Der Orient-Teppich: Sie haben sich einen internationalen Ruf erworben. Verraten Sie uns das Geheimnis Ihres Erfolges?

Kiskan: Ich habe mich nicht nur für die Kunst des Veredelns eingesetzt, sondern auch für die technische und mechanische Ausrüstung. Zum Beispiel auf dem wichtigen Gebiet der Entstaubung. Hier wurden die herkömmlichen Schläger und Klopfmaschinen durch große Entstaubungstrommeln ersetzt. Die verrichten ihre Arbeit wesentlich schonender.

Außerdem habe ich das Vacuum-Vibrationspult erfunden, mit dem auch das letzte Staubkorn heraus geholt wird. Des weiteren wird in meinem Betrieb, als einzigem in der Branche, eine Dampfstrahl Florgeradericht- und Entwirrmaschine verwendet. Die ist ebenfalls eine eigene Neukonstruktion. Nicht zuletzt sei meine Rofix-Veredelung erwähnt. Sie ist europaweit patentiert und trägt das Prädikat "schadstoff- und abwasserbelastungsfrei".

Der Orient-Teppich: Wie ist Ihre Auftragslage in der gegenwärtig schwachen Wirtschaftssituation?

Kiskan: Mit Genugtuung stelle ich fest, dass sogar in konjunkturell schlechten Zeiten wie jetzt mein Betrieb mehr als ausreichend beschäftigt ist. Mein Personal war nie in Gefahr, die Arbeit zu verlieren. All die genanten Verfahren und die immense Erfahrung aus 50 Jahren Hamburg, dazu das große Wissen aus meiner Wiener Zeit, haben mich in die Lage versetzt, meine international anerkannte Position zu behaupten.

Einer der Gründe für die Auslastung meines Betriebes ist, dass meine Stammkunden wissen, was ich mit meinen verschiedenen Wascharten erreichen kann. So wurde manch eine Partie Teppiche, die ein unverkäufliches Dasein fristete, durch eine passende Antik-, Tönungs- oder Umfärbewäsche verkaufsfähig gemacht.

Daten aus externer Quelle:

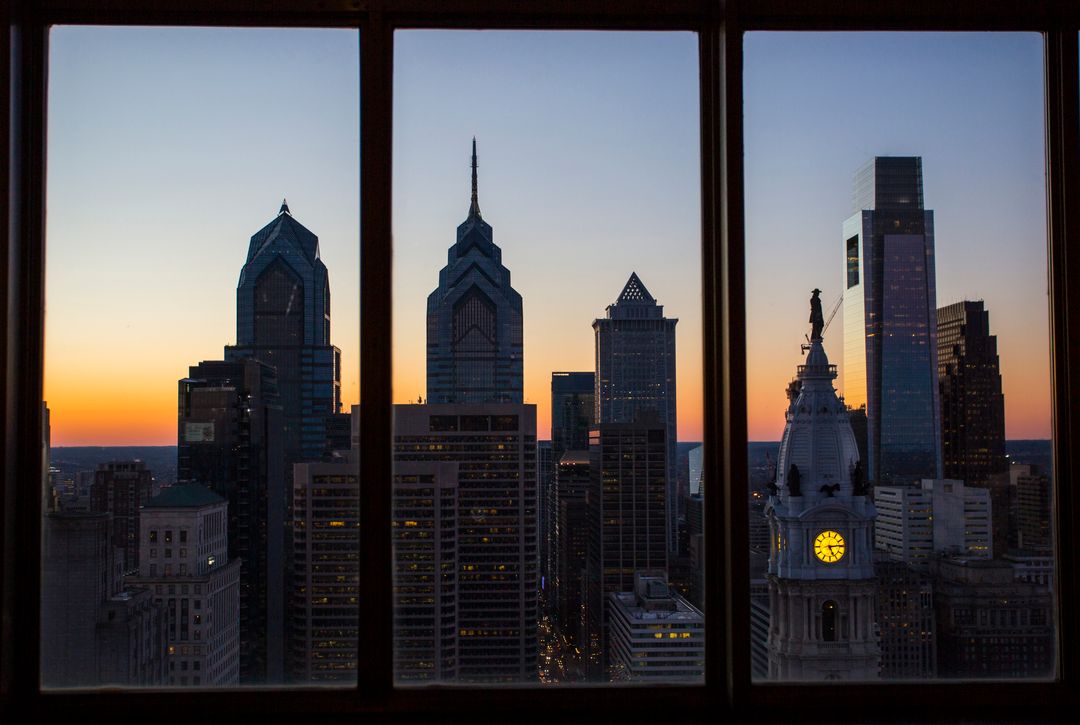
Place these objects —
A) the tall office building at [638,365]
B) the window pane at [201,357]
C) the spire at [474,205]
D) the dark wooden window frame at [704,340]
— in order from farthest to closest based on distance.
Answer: the spire at [474,205] < the tall office building at [638,365] < the window pane at [201,357] < the dark wooden window frame at [704,340]

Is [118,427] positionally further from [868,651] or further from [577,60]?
[868,651]

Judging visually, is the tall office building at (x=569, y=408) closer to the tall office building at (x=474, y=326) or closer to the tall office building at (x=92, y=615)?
the tall office building at (x=474, y=326)

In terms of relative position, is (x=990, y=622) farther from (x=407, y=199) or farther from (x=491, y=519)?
(x=407, y=199)

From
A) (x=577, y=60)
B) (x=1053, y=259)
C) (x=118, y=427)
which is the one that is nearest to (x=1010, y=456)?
(x=1053, y=259)

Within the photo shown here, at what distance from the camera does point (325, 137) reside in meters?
2.09

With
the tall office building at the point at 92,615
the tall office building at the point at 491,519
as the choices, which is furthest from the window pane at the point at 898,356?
the tall office building at the point at 92,615

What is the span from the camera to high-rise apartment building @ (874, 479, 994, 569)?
7.00ft

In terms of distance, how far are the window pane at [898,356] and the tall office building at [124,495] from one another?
62.2 inches

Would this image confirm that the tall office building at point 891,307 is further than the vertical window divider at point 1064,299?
Yes

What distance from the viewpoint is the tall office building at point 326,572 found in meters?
1.94

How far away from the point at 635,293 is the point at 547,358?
1.01ft

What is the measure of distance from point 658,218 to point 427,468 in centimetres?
92

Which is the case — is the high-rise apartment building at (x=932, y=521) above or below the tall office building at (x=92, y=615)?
above

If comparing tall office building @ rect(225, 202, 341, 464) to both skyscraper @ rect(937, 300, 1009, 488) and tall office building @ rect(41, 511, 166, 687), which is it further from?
skyscraper @ rect(937, 300, 1009, 488)
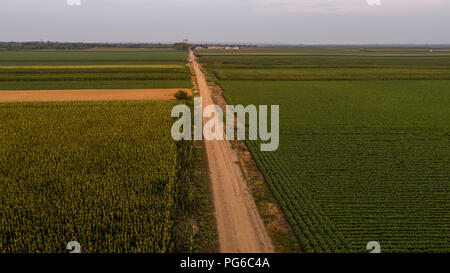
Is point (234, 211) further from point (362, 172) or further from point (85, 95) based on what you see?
point (85, 95)

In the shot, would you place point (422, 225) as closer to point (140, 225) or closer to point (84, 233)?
point (140, 225)

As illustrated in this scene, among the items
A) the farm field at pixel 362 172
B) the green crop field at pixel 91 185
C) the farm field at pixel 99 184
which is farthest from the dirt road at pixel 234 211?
the green crop field at pixel 91 185

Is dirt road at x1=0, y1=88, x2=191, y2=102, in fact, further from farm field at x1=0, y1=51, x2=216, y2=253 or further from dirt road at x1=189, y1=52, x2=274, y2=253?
dirt road at x1=189, y1=52, x2=274, y2=253

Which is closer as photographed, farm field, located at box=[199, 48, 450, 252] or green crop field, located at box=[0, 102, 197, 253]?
green crop field, located at box=[0, 102, 197, 253]

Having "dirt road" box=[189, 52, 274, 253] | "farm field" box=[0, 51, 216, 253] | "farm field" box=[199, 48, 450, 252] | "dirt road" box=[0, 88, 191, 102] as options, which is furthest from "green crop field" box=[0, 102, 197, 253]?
"dirt road" box=[0, 88, 191, 102]
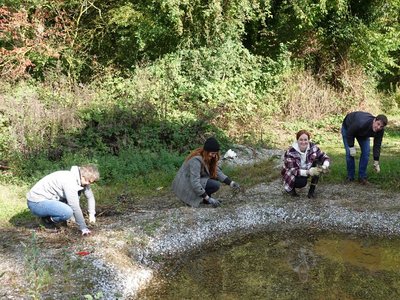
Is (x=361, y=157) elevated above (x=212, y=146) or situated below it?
below

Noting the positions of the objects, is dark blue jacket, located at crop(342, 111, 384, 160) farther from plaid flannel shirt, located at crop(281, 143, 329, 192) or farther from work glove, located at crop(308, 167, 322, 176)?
work glove, located at crop(308, 167, 322, 176)

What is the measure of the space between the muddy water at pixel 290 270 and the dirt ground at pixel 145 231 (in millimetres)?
317

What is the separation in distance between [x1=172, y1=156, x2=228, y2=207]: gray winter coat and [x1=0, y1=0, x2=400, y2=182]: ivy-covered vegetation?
2137 millimetres

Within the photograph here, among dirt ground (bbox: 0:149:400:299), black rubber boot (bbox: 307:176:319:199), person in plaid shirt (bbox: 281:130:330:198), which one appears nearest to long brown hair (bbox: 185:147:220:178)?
dirt ground (bbox: 0:149:400:299)

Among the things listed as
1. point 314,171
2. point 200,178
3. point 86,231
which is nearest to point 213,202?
point 200,178

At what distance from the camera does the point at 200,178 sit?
24.1ft

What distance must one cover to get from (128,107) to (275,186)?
14.5 feet

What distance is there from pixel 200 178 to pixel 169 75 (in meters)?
5.89

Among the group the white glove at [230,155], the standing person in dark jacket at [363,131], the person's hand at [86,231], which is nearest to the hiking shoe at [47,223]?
the person's hand at [86,231]

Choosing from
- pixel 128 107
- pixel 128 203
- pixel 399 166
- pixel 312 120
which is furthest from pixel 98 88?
pixel 399 166

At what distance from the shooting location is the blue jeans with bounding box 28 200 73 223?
623cm

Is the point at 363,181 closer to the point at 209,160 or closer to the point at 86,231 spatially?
the point at 209,160

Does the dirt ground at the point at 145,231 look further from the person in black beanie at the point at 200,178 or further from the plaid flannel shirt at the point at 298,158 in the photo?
the plaid flannel shirt at the point at 298,158

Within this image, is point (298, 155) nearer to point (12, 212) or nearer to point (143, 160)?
point (143, 160)
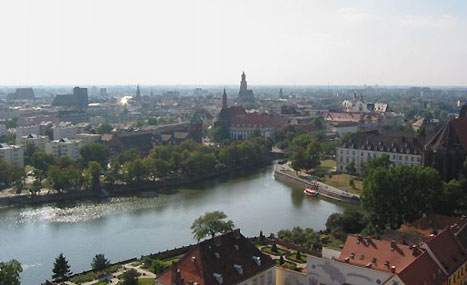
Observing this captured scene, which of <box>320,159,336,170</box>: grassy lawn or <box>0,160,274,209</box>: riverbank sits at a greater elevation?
Result: <box>320,159,336,170</box>: grassy lawn

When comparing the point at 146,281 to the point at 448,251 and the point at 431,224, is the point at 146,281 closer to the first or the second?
the point at 448,251

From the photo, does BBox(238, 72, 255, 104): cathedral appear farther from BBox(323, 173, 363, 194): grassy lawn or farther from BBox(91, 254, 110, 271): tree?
BBox(91, 254, 110, 271): tree

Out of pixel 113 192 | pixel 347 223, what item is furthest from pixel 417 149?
pixel 113 192

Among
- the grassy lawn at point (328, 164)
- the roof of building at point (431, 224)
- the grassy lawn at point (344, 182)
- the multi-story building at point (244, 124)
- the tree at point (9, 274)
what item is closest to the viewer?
the tree at point (9, 274)

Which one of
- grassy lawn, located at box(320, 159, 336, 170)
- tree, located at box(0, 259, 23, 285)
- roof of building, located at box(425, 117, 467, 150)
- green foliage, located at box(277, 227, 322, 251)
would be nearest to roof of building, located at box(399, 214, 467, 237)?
green foliage, located at box(277, 227, 322, 251)

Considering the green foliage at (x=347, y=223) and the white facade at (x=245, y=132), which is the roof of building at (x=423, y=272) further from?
the white facade at (x=245, y=132)

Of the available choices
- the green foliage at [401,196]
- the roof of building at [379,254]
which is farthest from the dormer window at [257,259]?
the green foliage at [401,196]
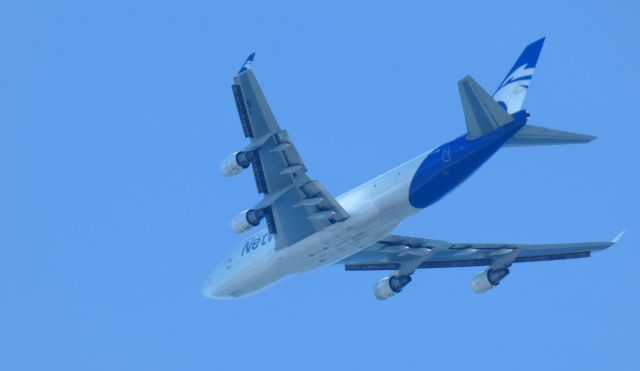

Der Orient-Teppich: Wie betrachten Sie Ihren Beruf heute nach 50 Jahren?

Kiskan: Dieser schöne Beruf hat mir stets sehr viel Freude bereitet. Wenn ich sehe, was aus den Teppichen wird, die aus dem Iran oder aus anderen Ländern in meinen Betrieb gesandt werden, dann ist das schon sehr befriedigend. Nach der Behandlung durch meine Veredelung erfahren sie eine Verwandlung in Bezug auf Glanz, Farbe und im Hinblick auf die seidig-samtartige Florfläche. Das gibt mir die Gewissheit, den richtigen Beruf auszuüben. Denn nur, wer seinen Beruf liebt, kann Höchstleistungen vollbringen.